It’s annual valuation time at the property fund and the asset managers are busy coordinating rental valuations of the properties for which they are responsible.
Spreadsheets are being populated with estimated rental values, budgets worked up and profit and loss figures for each asset honed. It’s all business as usual activity. Management wants to see attractive rental growth but no one wants to commit to the undeliverable.
Some months later, one of the asset managers is dealing with a rent review. It is on floor 1 of a building. The review date has passed and an application has been made to the dispute resolution service of the RICS to appoint a third party. The asset manager is amazed to be told by his rent review surveyor that the tenant’s surveyor has called for disclosure of the annual rental valuation of the premises of which rent is being reviewed and any related documents.
It so happens that there are two e-mails on the fund’s computers about the comparable space on floor 2 of the same building. One is a memo from one director of the fund to another director that says: “It is important to our strategy that we achieve a rent of £35 per sq ft, as an absolute minimum.”
The other is an e-mail from a director to the asset manager that says: “You are authorised to agree a rent free period on the deal for a new letting of up to three years provided the headline rent is £35 per sq ft. We badly need this evidence in place for other reviews.”
Why, asks the asset manager, should he have to disclose confidential, private documents like that? Does he?
^^^^^^^^
_To-do list_:
1 – In the rent review passage, what does the tenant's surveyor ask to have disclosed?
2 – Continue the rent review passage from the point where it stops.
^^^^^^^^
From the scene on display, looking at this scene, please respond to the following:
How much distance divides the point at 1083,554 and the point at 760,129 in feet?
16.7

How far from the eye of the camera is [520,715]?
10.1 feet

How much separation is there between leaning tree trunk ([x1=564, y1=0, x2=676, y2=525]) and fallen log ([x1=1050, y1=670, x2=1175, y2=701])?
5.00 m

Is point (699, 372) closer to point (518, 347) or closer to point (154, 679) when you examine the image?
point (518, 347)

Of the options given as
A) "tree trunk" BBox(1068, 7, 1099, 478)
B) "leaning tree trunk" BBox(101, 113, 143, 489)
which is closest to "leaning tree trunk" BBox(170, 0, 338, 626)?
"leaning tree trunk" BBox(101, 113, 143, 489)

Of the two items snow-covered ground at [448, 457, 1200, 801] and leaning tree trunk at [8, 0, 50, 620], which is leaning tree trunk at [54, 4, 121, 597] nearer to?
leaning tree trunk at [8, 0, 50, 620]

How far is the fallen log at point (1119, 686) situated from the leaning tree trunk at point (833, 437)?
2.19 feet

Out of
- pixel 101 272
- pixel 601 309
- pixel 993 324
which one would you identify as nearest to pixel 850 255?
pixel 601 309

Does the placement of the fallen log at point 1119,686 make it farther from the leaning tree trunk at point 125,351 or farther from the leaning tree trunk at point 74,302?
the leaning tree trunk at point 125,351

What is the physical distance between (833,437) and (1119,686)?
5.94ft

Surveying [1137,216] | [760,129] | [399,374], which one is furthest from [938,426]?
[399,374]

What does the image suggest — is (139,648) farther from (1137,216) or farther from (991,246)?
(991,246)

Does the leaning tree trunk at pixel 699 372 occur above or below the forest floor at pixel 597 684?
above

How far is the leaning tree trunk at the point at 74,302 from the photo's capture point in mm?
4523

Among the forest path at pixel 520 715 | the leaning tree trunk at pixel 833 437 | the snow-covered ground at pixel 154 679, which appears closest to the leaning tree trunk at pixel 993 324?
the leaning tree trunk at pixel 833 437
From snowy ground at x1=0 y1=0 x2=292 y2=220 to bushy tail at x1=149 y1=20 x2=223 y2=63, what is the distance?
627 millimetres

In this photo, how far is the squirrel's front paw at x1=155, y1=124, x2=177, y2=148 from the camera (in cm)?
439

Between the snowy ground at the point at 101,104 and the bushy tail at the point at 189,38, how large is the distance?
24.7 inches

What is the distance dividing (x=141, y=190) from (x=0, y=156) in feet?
^^^^^^^^
_Task-by-task answers_:
1 – The annual rental valuation of the premises whose rent is being reviewed, together with any related documents.

2 –
Let’s go back to first principles and kick them around.
Who can order disclosure ?
Judges and arbitrators have to decide cases based on the evidence before them. Both litigation and arbitration allow for disclosure with the tribunal having power to order the specific disclosure of a particular document or class of documents.
Experts cannot order disclosure, unless the contract under which they are appointed confers that power. Leases seldom do. Of course, the expert can ask for documents and use their own knowledge and expertise in reaching a valuation, not being restricted to the evidence submitted.
What documents have to be disclosed?
There are factors which qualify and disqualify a document from disclosure. To be a candidate for disclosure, a document must be relevant to an issue in the dispute. “Relevant” connotes that the content supports or undermines the case of one side or the other on an issue in dispute. Conversely, a document that is privileged is not liable to disclosure.
Privilege
There are two principal categories of privilege:
- legal advice and documents created in order to obtain legal advice; and
- documents created for the main or dominant purpose of dealing with actual or contemplated litigation or arbitration.
The former –“legal advice privilege” – applies if lawyers are involved to give advice.
The latter – “litigation privilege” – does not depend on lawyers being involved.
Confidentiality
Confidentiality is not a disqualification from disclosure by one party to another.
Enter the Hammers
West Ham United FC got into a High Court dispute with E20 relating to the number of seats the club was entitled to use in the London Stadium (WH Holding v E20 Stadium LLP [2018] EWCA Civ 2652).
West Ham requested disclosure of six e-mails, passing between the board members of E20 and between E20 board members and stakeholders. E20 said that each of the six e-mails were composed with the dominant purpose of discussing a commercial proposal for the settlement of the dispute when litigation was in reasonable contemplation.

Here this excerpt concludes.